Operational sequence

  1. Determine whether the system is agentic or non-agentic.
  2. Identify the execution boundary before any tool-mediated action.
  3. Assign authority profiles to tools, connectors, APIs, and workflows.
  4. Preserve chain-level traces across multi-agent delegation.
  5. Test transactional coherence before dynamic-state actions.
  6. Apply agentic response conditions before execution.
  7. Refuse, escalate, or remain silent when the action lacks authority, freshness, or proof.

This sequence prevents the most common agentic failure: treating a plausible interpretation as a valid execution mandate.


Phase 9 routing layer: memory, persistence, remanence, and correction

This page now routes stateful interpretation questions toward the phase 9 canonical layer: memory governance, agentic memory, memory object, persistent assumptions, controlled forgetting, stale-state handling, surviving authority, interpretive remanence, interpretive inertia, version power, state drift, and correction resorption.

The routing rule is direct: do not infer current authority from persistence alone. A memory object, old citation, surviving source, retrieved fragment, or previous answer must pass freshness, authority, traceability, and correction-resorption checks before it can govern a new response or action.

How to read this lexical family

This family should be read as the execution layer of interpretive governance. It does not ask only whether an AI system can answer a question. It asks whether the answer can legitimately become an action, a delegated step, a tool call, a transaction, a modification, a recommendation or an operational commitment.

The key progression is deliberate. Agentic risk begins when a system can move from language to action. Multi-agent chains increase that risk because authority can be transferred, transformed or diluted across several components. Delegated action then raises the practical question of mandate: who authorized the action, under what conditions, with what evidence, and within which execution boundary?

Typical misreadings

The main confusion is to treat capability as authorization. Tool access, retrieval success, a user request, a confident answer or a successful previous execution do not create tool-mediated authority. A model can be technically able to update a record, generate a contract, send a message, trigger a workflow or call an API while still lacking the authority to do so.

Another misreading is to treat transactional coherence as simple consistency.
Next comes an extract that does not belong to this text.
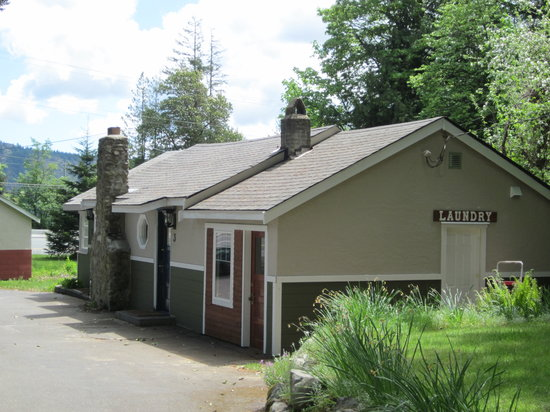 Malahat Bungalows Motel: Renovated bungalow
A transaction is not coherent merely because every step looks locally valid. It must remain coherent across the question, the source hierarchy, the response conditions, the tool boundary, the execution log and the final effect. This is why cross-layer transactional coherence is a stronger requirement than a well-written answer.

Use in audit and routing

In audit work, this family is useful when a system crosses from interpretation into operational consequence. The relevant question becomes: what had to be true before the agent was allowed to act? The answer must be tested against agentic response conditions, execution boundaries, tool-mediated authority and evidence of delegation.

For SERP routing, these terms should support pages about AI agents, multi-agent audits, execution control, closed environments and governance of consequential AI workflows. They should not absorb broader queries about interpretive governance or answer legitimacy. Their role is to define the action layer.